Updated on 2024-10-23 GMT+08:00

CDM Job

Functions

The CDM Job node is used to run a predefined CDM job for data migration.

If you have configured a macro variable of date and time in a CDM job and schedule the CDM job through DataArts Factory, the system replaces the macro variable of date and time with (Planned start time of the data development jobOffset) rather than (Actual start time of the CDM jobOffset).

Parameters

Table 1, Table 2, and Table 3 describe the parameters of the CDM Job node. Configure the lineage to identify the data flow direction, which can be viewed in the DataArts Catalog module.

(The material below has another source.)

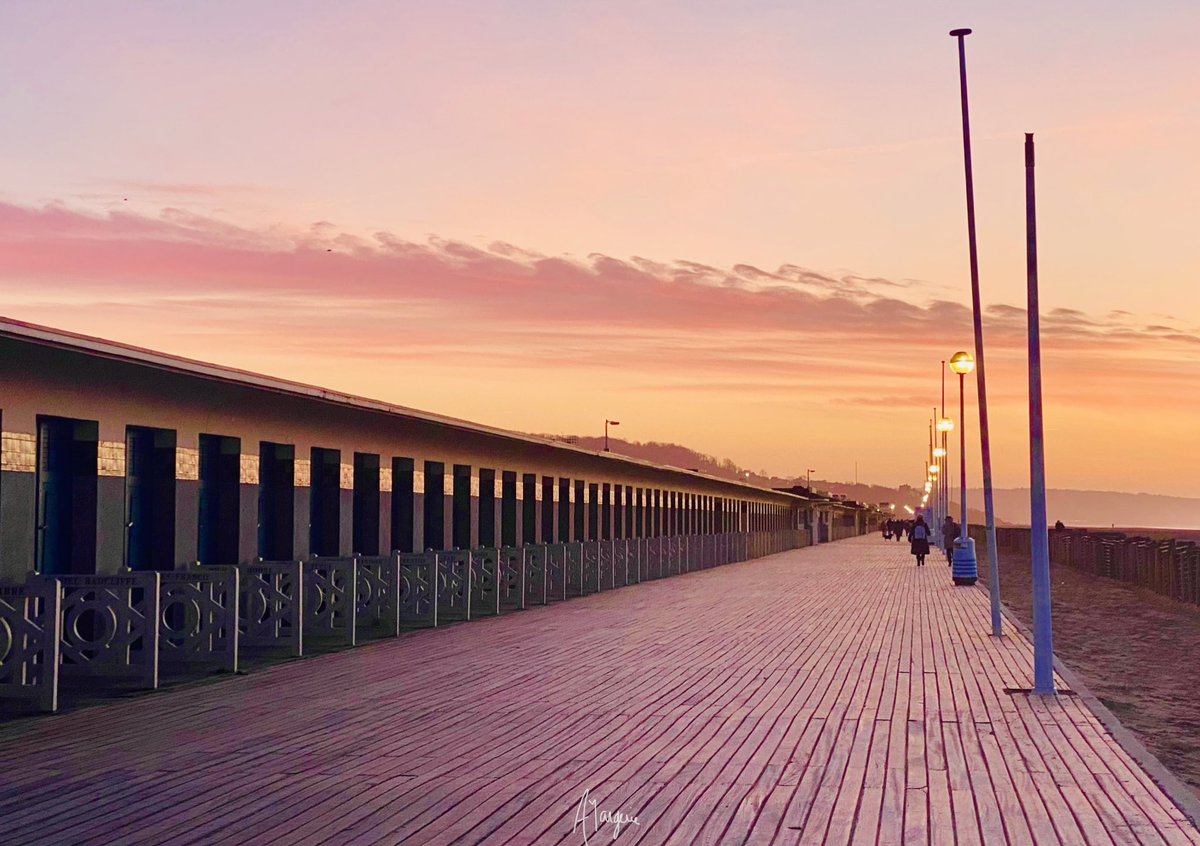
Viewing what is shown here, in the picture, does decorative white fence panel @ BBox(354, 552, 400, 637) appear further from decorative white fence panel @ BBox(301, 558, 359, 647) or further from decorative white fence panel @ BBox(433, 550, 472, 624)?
decorative white fence panel @ BBox(433, 550, 472, 624)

Table 1 Parameters of CDM Job nodes

Parameter

Mandatory

Description

CDM Cluster Name

Yes

Name of the CDM cluster to which the CDM job to be executed belongs.

You can select two CDM clusters to improve job reliability.
  • If you select two clusters, they are delivered randomly to share load. If one cluster is abnormal, jobs are switched to the other cluster.
  • If you select two clusters, you are advised to set Job Type to Existing jobs rather than New jobs and ensure that the job exists in both clusters. You can create a CDM job in one cluster, export it, and import it to the other cluster to implement job synchronization. For details, see Exporting and Importing CDM Jobs in Batches.

Job Type

Yes

  • Existing jobs
  • New jobs
NOTE:
  • If Job Type is Existing jobs, the job node is not updated when the CDM job is modified. To update the job node, save the job where the node is located again to trigger a CDM job update.
  • If Job Type is New jobs, the system checks whether a CDM job with the same name is running.
    • If the CDM job is not running, update the job with the same name based on the request body.
    • If a CDM job with the same name is running, update the job after the job is run. During this period, the job may be started by other tasks. As a result, the extracted data may not be the same as expected (for example, the job configuration is not updated, or the macro of the running time is not correctly replaced). Therefore, do not create multiple jobs with the same name.

CDM Job Name

No

This parameter is required only when Job Type is set to Existing jobs. Name of the CDM job to be executed.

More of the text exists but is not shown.